====== EXERCISE DATA

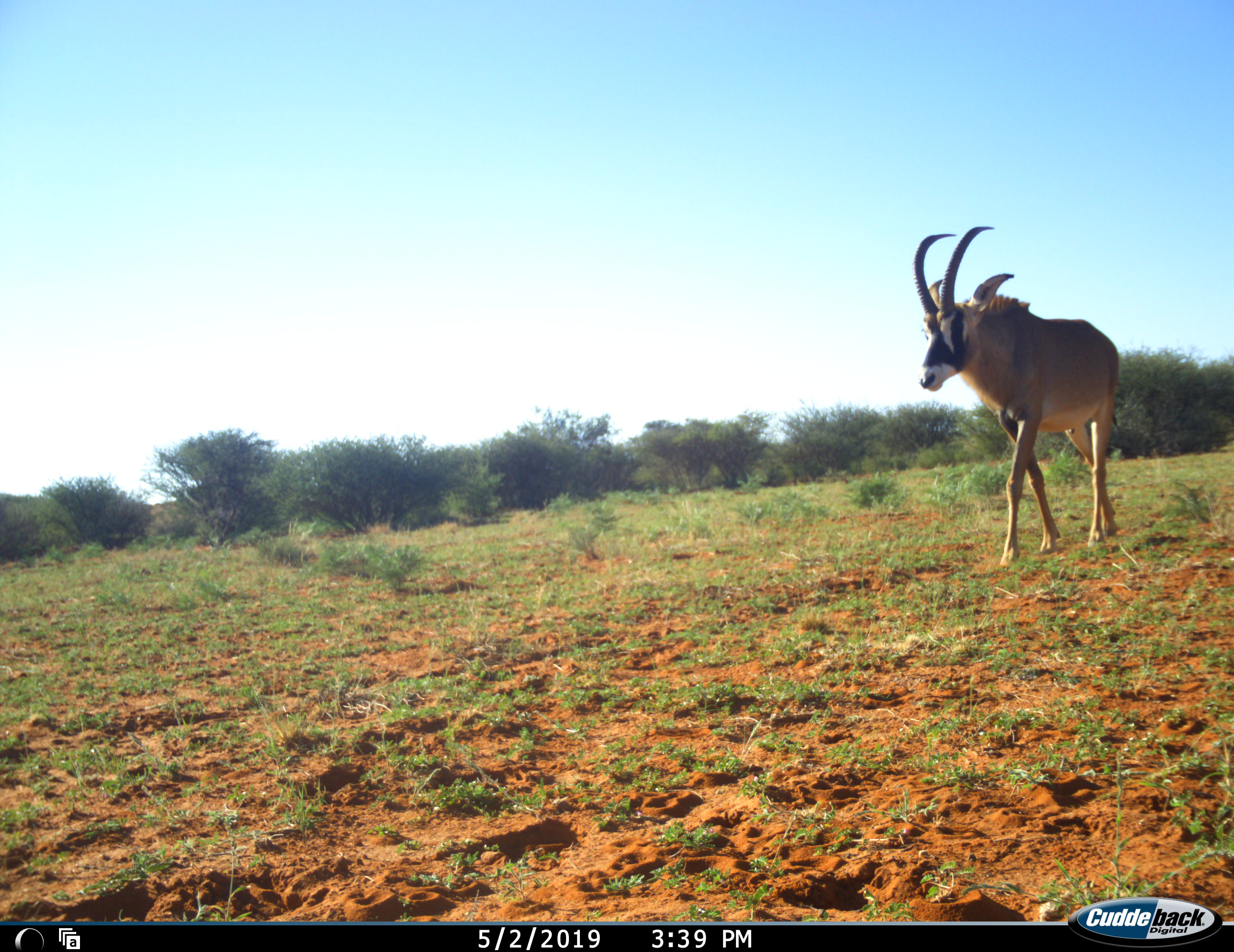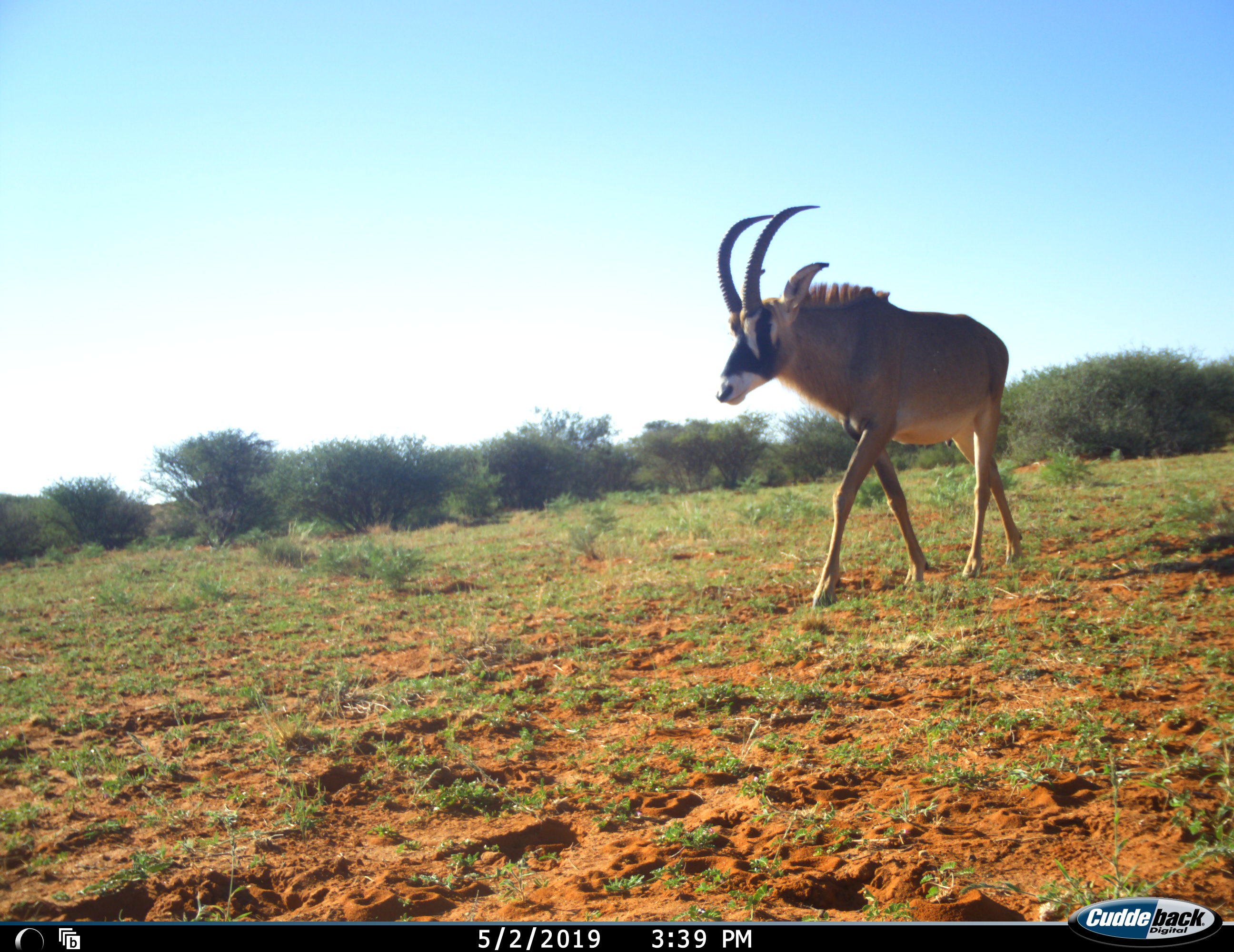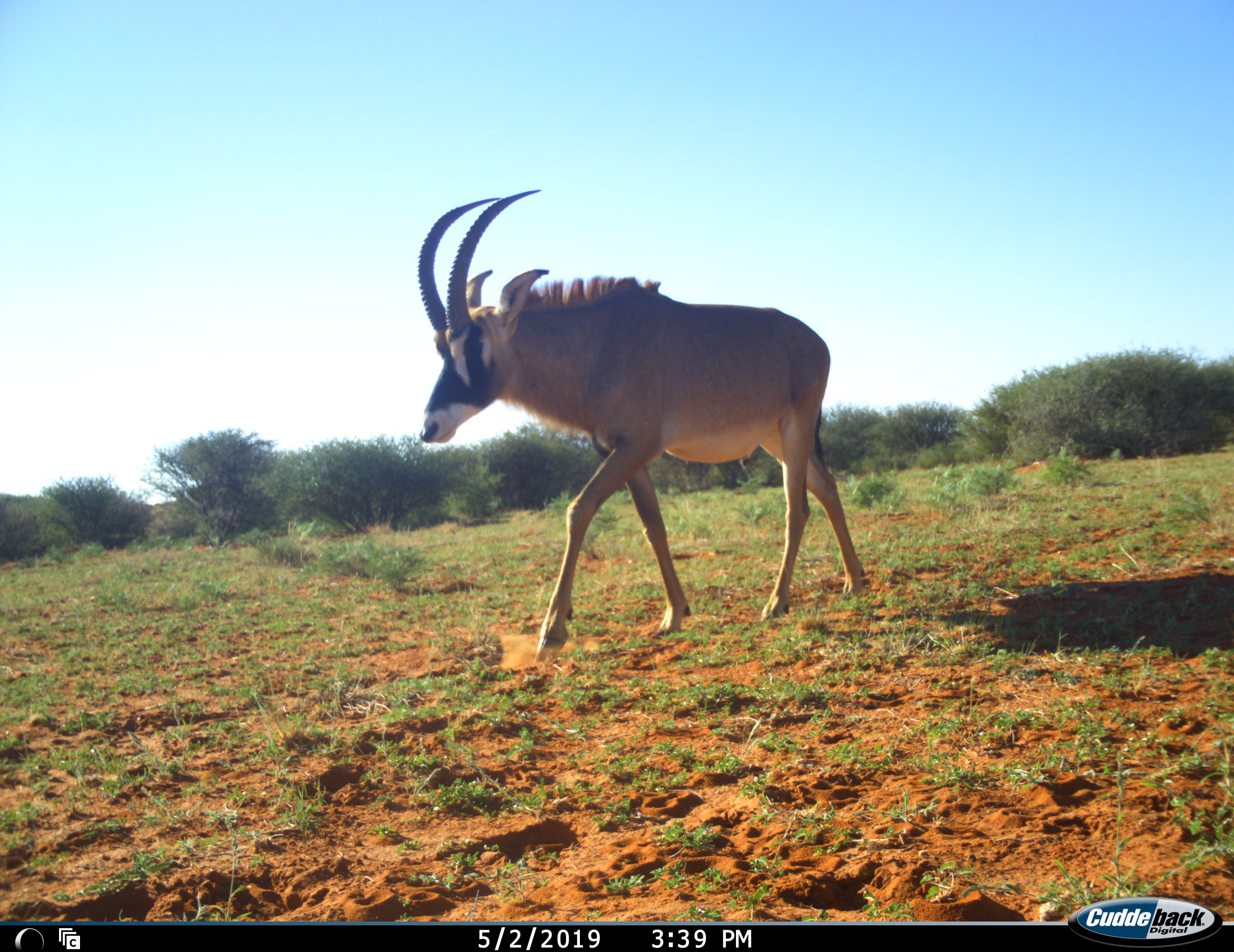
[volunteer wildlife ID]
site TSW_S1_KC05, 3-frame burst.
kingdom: Animalia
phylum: Chordata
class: Mammalia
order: Artiodactyla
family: Bovidae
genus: Hippotragus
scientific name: Hippotragus equinus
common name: roan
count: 1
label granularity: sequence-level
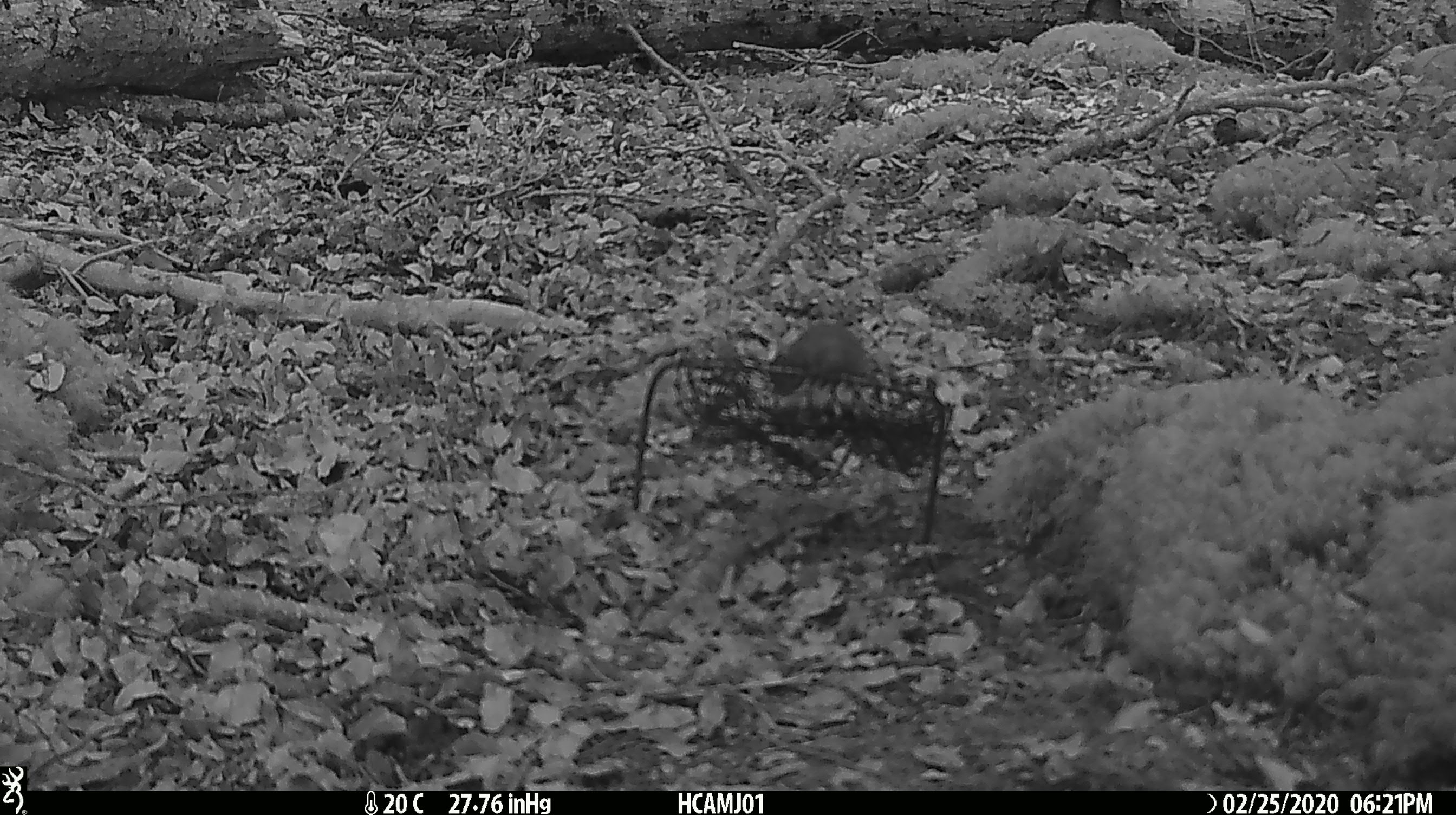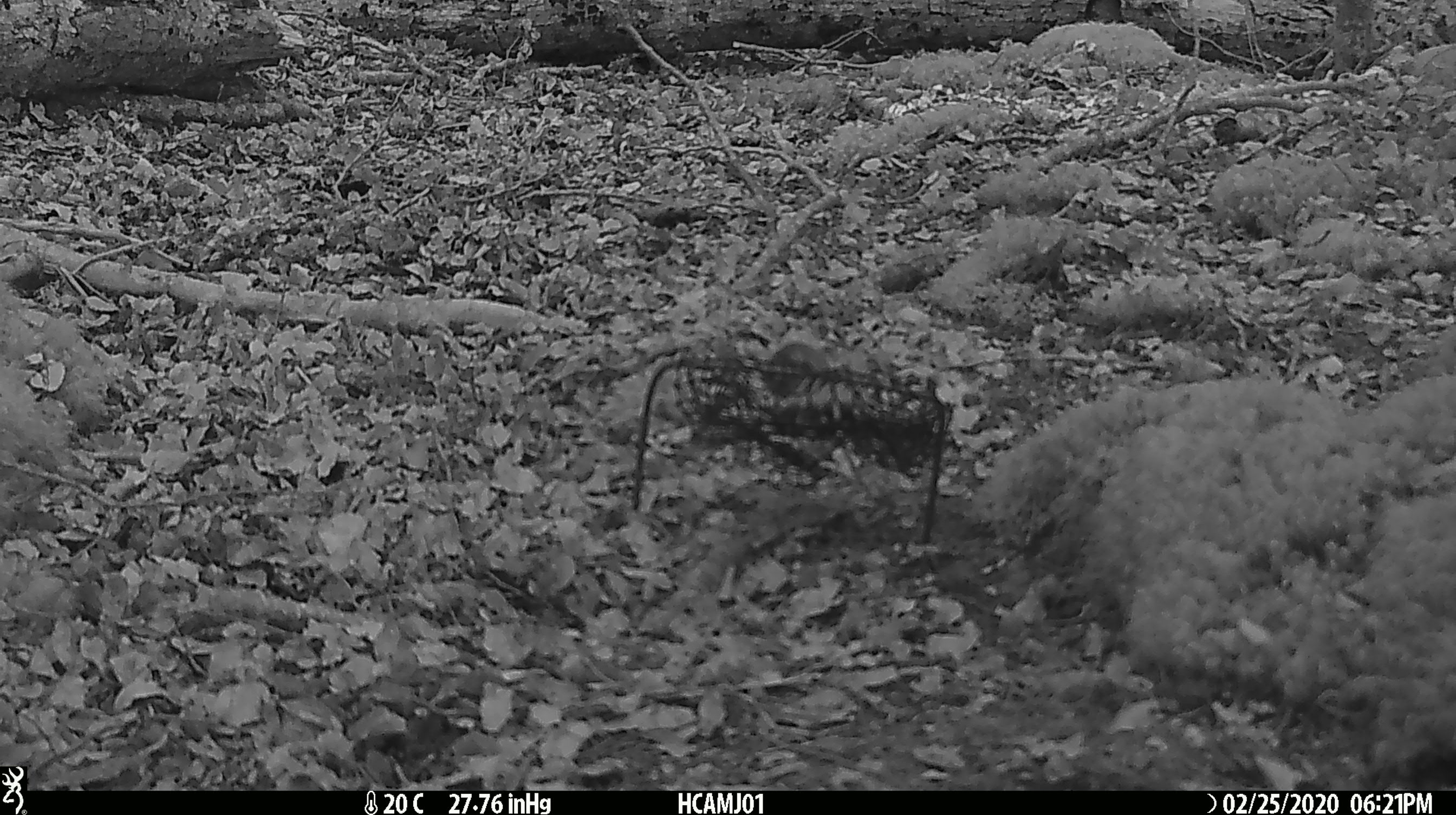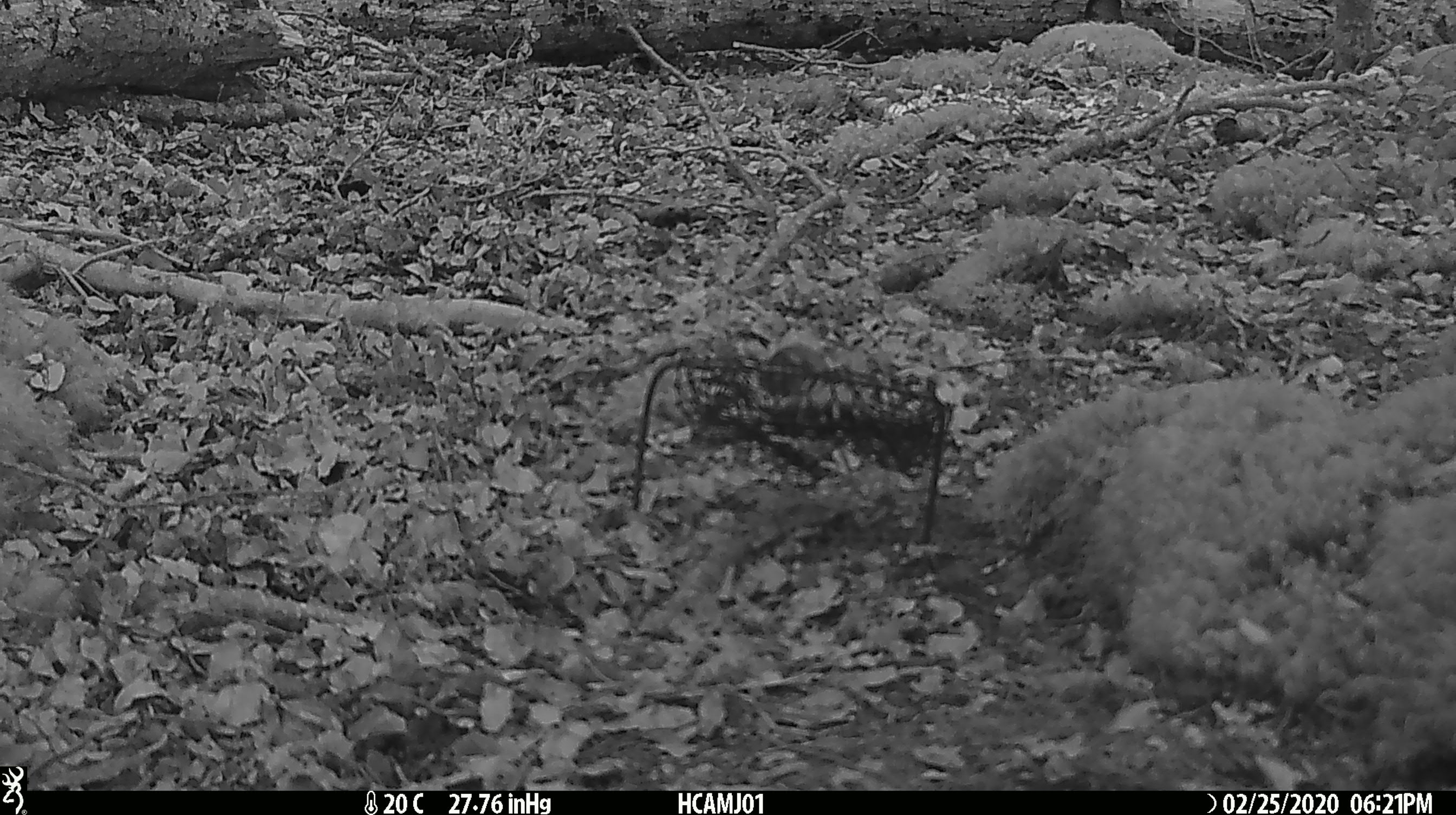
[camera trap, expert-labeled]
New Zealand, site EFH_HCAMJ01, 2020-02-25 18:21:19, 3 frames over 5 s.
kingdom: Animalia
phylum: Chordata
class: Mammalia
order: Rodentia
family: Muridae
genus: Mus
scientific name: Mus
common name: mouse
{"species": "mouse (Mus)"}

============

■ WHAT TO DO
Reproduce the records above exactly, but only from the line containing "order: Artiodactyla" through the last line, both included, and without any pictures.

■ RESPONSE TO THE EXERCISE
order: Artiodactyla
family: Bovidae
genus: Hippotragus
scientific name: Hippotragus equinus
common name: roan
count: 1
label granularity: sequence-level
[camera trap, expert-labeled]
New Zealand, site EFH_HCAMJ01, 2020-02-25 18:21:19, 3 frames over 5 s.
kingdom: Animalia
phylum: Chordata
class: Mammalia
order: Rodentia
family: Muridae
genus: Mus
scientific name: Mus
common name: mouse
{"species": "mouse (Mus)"}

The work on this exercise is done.